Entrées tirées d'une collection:

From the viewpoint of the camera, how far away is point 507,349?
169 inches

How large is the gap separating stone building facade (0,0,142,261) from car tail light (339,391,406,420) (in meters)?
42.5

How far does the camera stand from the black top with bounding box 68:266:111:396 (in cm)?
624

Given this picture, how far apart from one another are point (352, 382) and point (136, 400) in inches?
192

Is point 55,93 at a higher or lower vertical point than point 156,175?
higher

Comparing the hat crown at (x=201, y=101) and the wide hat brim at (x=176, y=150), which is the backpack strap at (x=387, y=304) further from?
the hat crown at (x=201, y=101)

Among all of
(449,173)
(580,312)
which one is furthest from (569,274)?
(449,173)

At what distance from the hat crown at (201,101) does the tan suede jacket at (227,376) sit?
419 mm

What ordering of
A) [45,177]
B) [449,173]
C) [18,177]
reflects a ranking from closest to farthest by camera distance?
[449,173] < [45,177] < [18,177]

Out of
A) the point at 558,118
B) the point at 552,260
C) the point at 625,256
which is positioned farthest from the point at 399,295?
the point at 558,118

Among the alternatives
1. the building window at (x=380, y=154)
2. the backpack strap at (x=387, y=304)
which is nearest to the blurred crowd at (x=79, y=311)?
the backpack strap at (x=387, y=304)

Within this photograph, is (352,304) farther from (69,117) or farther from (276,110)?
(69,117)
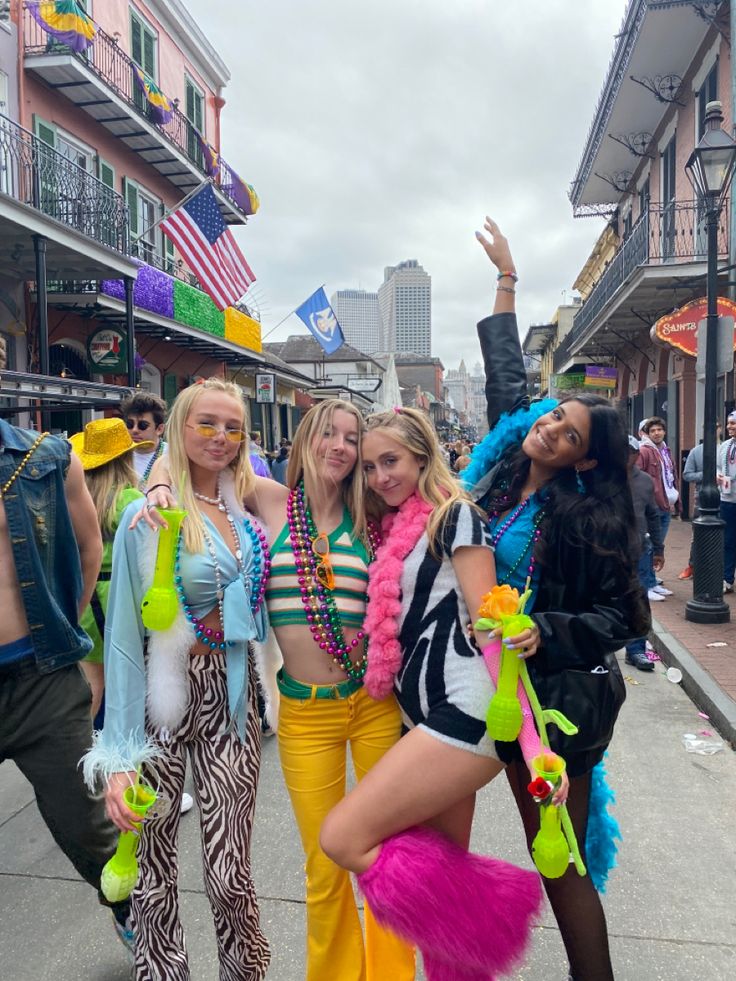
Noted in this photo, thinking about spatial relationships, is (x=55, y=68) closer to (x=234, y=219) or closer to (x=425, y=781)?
(x=234, y=219)

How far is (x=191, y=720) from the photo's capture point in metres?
2.14

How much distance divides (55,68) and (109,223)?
251cm

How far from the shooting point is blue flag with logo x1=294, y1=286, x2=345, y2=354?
56.8 ft

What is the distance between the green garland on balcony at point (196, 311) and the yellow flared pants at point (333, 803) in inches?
511

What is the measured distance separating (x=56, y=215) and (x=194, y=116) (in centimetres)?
858

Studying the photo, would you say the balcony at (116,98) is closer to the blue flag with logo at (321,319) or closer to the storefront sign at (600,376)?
the blue flag with logo at (321,319)

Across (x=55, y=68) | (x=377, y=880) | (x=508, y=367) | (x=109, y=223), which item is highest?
(x=55, y=68)

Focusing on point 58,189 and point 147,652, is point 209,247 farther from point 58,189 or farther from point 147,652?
point 147,652

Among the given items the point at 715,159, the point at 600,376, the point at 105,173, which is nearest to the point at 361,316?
the point at 600,376

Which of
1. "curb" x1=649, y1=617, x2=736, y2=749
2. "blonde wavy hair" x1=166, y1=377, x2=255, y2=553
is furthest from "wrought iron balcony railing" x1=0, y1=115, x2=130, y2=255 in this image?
"curb" x1=649, y1=617, x2=736, y2=749

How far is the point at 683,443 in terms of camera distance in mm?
14914

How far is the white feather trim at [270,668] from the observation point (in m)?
2.34

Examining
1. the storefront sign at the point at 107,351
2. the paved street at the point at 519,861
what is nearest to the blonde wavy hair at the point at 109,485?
the paved street at the point at 519,861

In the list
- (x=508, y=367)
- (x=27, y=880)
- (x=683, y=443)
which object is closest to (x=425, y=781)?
(x=508, y=367)
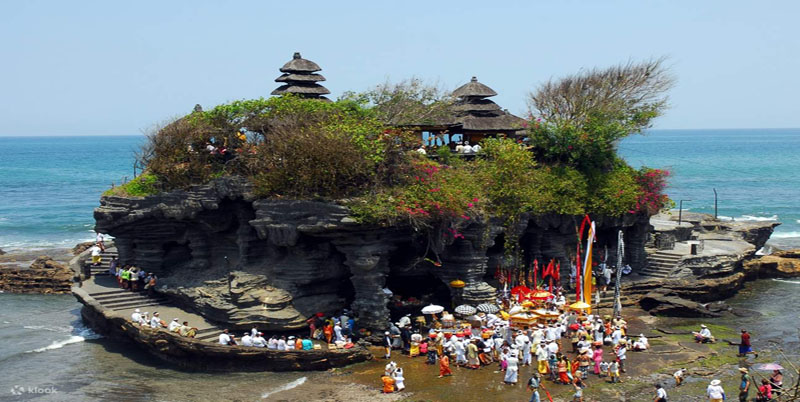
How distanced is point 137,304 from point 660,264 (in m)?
24.5

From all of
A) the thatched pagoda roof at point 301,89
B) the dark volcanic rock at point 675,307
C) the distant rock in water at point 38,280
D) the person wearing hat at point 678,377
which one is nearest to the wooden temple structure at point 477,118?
the thatched pagoda roof at point 301,89

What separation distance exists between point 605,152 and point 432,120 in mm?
8572

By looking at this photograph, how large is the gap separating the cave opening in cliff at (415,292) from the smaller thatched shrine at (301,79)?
933 centimetres

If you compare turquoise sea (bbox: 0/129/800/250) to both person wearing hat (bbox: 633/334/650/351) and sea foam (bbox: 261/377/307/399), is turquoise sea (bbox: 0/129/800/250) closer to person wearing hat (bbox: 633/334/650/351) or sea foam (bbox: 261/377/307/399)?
person wearing hat (bbox: 633/334/650/351)

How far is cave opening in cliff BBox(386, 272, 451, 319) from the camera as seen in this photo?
109ft

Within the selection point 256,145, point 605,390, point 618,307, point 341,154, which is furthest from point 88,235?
point 605,390

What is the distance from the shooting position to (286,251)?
104ft

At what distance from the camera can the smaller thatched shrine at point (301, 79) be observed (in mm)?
36812

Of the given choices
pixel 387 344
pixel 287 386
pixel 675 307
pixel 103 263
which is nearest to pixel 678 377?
pixel 675 307

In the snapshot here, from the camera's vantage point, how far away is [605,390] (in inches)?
1011

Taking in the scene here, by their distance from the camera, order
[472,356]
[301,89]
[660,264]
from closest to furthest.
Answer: [472,356]
[301,89]
[660,264]

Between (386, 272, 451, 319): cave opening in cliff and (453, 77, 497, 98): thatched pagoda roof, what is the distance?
9499 mm

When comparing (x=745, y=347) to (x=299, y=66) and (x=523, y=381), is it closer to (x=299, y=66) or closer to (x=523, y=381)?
(x=523, y=381)

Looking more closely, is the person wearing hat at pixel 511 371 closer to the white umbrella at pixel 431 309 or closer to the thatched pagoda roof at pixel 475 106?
the white umbrella at pixel 431 309
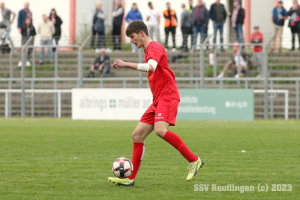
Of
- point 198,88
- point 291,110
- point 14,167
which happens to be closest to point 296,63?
point 291,110

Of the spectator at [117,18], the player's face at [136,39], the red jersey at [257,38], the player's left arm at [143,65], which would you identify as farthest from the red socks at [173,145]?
the spectator at [117,18]

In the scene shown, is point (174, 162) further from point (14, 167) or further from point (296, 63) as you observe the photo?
point (296, 63)

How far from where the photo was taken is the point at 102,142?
10609 millimetres

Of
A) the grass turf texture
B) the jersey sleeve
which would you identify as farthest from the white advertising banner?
the jersey sleeve

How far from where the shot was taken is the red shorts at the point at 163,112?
6.11 meters

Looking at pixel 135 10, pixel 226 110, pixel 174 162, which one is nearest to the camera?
pixel 174 162

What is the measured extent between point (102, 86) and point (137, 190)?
13.7 metres

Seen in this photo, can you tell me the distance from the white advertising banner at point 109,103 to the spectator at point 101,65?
1656 millimetres

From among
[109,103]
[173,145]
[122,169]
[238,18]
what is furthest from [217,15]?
[122,169]

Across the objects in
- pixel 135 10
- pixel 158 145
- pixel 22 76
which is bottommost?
pixel 158 145

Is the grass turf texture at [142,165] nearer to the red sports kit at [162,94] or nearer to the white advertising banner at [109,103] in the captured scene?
the red sports kit at [162,94]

_Consignes de l'exercice_: Exprime toutes les lignes des données ci-dessus sous forme de liste JSON de chaînes, une chaîne par ligne, en omettant les lignes vides. Ne fais pas figurer les images dans la réponse.

_Résultat ci-dessous_:
[
  "From the viewpoint of the camera, how far away is point 507,349?",
  "169 inches",
  "How large is the gap separating stone building facade (0,0,142,261) from car tail light (339,391,406,420) (in meters)?",
  "42.5",
  "How far does the camera stand from the black top with bounding box 68:266:111:396 (in cm)?",
  "624",
  "Given this picture, how far apart from one another are point (352, 382) and point (136, 400) in inches?",
  "192",
  "Is point 55,93 at a higher or lower vertical point than point 156,175?",
  "higher",
  "Comparing the hat crown at (x=201, y=101) and the wide hat brim at (x=176, y=150), which is the backpack strap at (x=387, y=304) further from?",
  "the hat crown at (x=201, y=101)",
  "Among all of",
  "(449,173)",
  "(580,312)",
  "which one is furthest from (569,274)?",
  "(449,173)",
  "At what distance from the hat crown at (201,101) does the tan suede jacket at (227,376) sit?",
  "419 mm",
  "What ordering of",
  "A) [45,177]",
  "B) [449,173]",
  "C) [18,177]",
  "reflects a ranking from closest to farthest by camera distance?",
  "[449,173] < [45,177] < [18,177]",
  "Out of",
  "A) the point at 558,118",
  "B) the point at 552,260",
  "C) the point at 625,256",
  "which is positioned farthest from the point at 399,295?",
  "the point at 558,118",
  "Among the alternatives",
  "1. the building window at (x=380, y=154)",
  "2. the backpack strap at (x=387, y=304)",
  "which is nearest to the blurred crowd at (x=79, y=311)?",
  "the backpack strap at (x=387, y=304)",
  "Within this photograph, is (352,304) farther from (69,117) or farther from (276,110)?",
  "(69,117)",
  "Noted in this photo, thinking about spatial relationships, is (x=55, y=68) closer to (x=234, y=219) or closer to (x=425, y=781)?",
  "(x=234, y=219)",
  "How far is (x=191, y=720) from the photo's capture point in metres?",
  "2.14",
  "How much distance divides (55,68) and (109,223)?",
  "251cm",
  "How far from the shooting point is blue flag with logo x1=294, y1=286, x2=345, y2=354?",
  "56.8 ft",
  "What is the distance between the green garland on balcony at point (196, 311) and the yellow flared pants at point (333, 803) in inches?",
  "511",
  "What is the measured distance separating (x=56, y=215) and (x=194, y=116) (in centimetres)?",
  "858",
  "Studying the photo, would you say the balcony at (116,98) is closer to the blue flag with logo at (321,319) or closer to the storefront sign at (600,376)?",
  "the blue flag with logo at (321,319)",
  "Across (x=55, y=68) | (x=377, y=880) | (x=508, y=367) | (x=109, y=223), which item is highest?",
  "(x=55, y=68)",
  "Focusing on point 58,189 and point 147,652, is point 209,247 farther from point 58,189 or farther from point 147,652?",
  "point 147,652",
  "Among the given items the point at 715,159, the point at 600,376, the point at 105,173, which is nearest to the point at 361,316?",
  "the point at 600,376",
  "Which of",
  "1. \"curb\" x1=649, y1=617, x2=736, y2=749",
  "2. \"blonde wavy hair\" x1=166, y1=377, x2=255, y2=553",
  "is furthest from \"wrought iron balcony railing\" x1=0, y1=115, x2=130, y2=255 in this image?",
  "\"curb\" x1=649, y1=617, x2=736, y2=749",
  "How far is the point at 683,443 in terms of camera distance in mm?",
  "14914",
  "How far is the white feather trim at [270,668] from the observation point (in m)?",
  "2.34",
  "Examining",
  "1. the storefront sign at the point at 107,351",
  "2. the paved street at the point at 519,861",
  "what is nearest to the blonde wavy hair at the point at 109,485?",
  "the paved street at the point at 519,861",
  "In the list",
  "- (x=508, y=367)",
  "- (x=27, y=880)",
  "- (x=683, y=443)",
  "which object is closest to (x=425, y=781)?",
  "(x=508, y=367)",
  "How distanced is point 137,304 from point 660,264 (in m)?",
  "24.5",
  "From all of",
  "A) the thatched pagoda roof at point 301,89",
  "B) the dark volcanic rock at point 675,307",
  "C) the distant rock in water at point 38,280",
  "D) the person wearing hat at point 678,377",
  "which one is nearest to the wooden temple structure at point 477,118?",
  "the thatched pagoda roof at point 301,89",
  "What separation distance exists between point 605,152 and point 432,120 in mm?",
  "8572",
  "By looking at this photograph, how large is the gap separating the cave opening in cliff at (415,292) from the smaller thatched shrine at (301,79)?",
  "933 centimetres",
  "If you compare turquoise sea (bbox: 0/129/800/250) to both person wearing hat (bbox: 633/334/650/351) and sea foam (bbox: 261/377/307/399), is turquoise sea (bbox: 0/129/800/250) closer to person wearing hat (bbox: 633/334/650/351) or sea foam (bbox: 261/377/307/399)?",
  "person wearing hat (bbox: 633/334/650/351)",
  "How far is cave opening in cliff BBox(386, 272, 451, 319) from the camera as seen in this photo?",
  "109ft",
  "Within the selection point 256,145, point 605,390, point 618,307, point 341,154, which is furthest from point 88,235?",
  "point 605,390",
  "What is the distance from the shooting position to (286,251)?",
  "104ft",
  "At what distance from the camera can the smaller thatched shrine at point (301, 79) be observed (in mm)?",
  "36812",
  "Of the given choices",
  "pixel 387 344",
  "pixel 287 386",
  "pixel 675 307",
  "pixel 103 263",
  "which is nearest to pixel 678 377?",
  "pixel 675 307",
  "In the snapshot here, from the camera's vantage point, how far away is [605,390] (in inches)?",
  "1011",
  "Taking in the scene here, by their distance from the camera, order",
  "[472,356]",
  "[301,89]",
  "[660,264]",
  "from closest to furthest.",
  "Answer: [472,356]",
  "[301,89]",
  "[660,264]",
  "Between (386, 272, 451, 319): cave opening in cliff and (453, 77, 497, 98): thatched pagoda roof, what is the distance?",
  "9499 mm",
  "When comparing (x=745, y=347) to (x=299, y=66) and (x=523, y=381), is it closer to (x=299, y=66) or closer to (x=523, y=381)?",
  "(x=523, y=381)",
  "Looking more closely, is the person wearing hat at pixel 511 371 closer to the white umbrella at pixel 431 309 or closer to the thatched pagoda roof at pixel 475 106?",
  "the white umbrella at pixel 431 309",
  "Of",
  "- point 198,88",
  "- point 291,110",
  "- point 14,167",
  "which happens to be closest to point 296,63?",
  "point 291,110",
  "Of the spectator at [117,18], the player's face at [136,39], the red jersey at [257,38], the player's left arm at [143,65], which would you identify as farthest from the red socks at [173,145]?",
  "the spectator at [117,18]",
  "In the scene shown, is point (174, 162) further from point (14, 167) or further from point (296, 63) as you observe the photo?",
  "point (296, 63)",
  "How far from where the photo was taken is the point at 102,142?",
  "10609 millimetres",
  "Of",
  "A) the grass turf texture",
  "B) the jersey sleeve",
  "which would you identify as farthest from the white advertising banner?",
  "the jersey sleeve",
  "How far from where the shot was taken is the red shorts at the point at 163,112?",
  "6.11 meters",
  "Looking at pixel 135 10, pixel 226 110, pixel 174 162, which one is nearest to the camera?",
  "pixel 174 162",
  "What is the measured extent between point (102, 86) and point (137, 190)?",
  "13.7 metres",
  "Seen in this photo, can you tell me the distance from the white advertising banner at point 109,103 to the spectator at point 101,65?",
  "1656 millimetres",
  "From among",
  "[109,103]",
  "[173,145]",
  "[122,169]",
  "[238,18]",
  "what is furthest from [217,15]?",
  "[122,169]",
  "Across the objects in",
  "- pixel 135 10",
  "- pixel 158 145",
  "- pixel 22 76",
  "which is bottommost?",
  "pixel 158 145",
  "Is the grass turf texture at [142,165] nearer to the red sports kit at [162,94] or nearer to the white advertising banner at [109,103] in the captured scene?",
  "the red sports kit at [162,94]"
]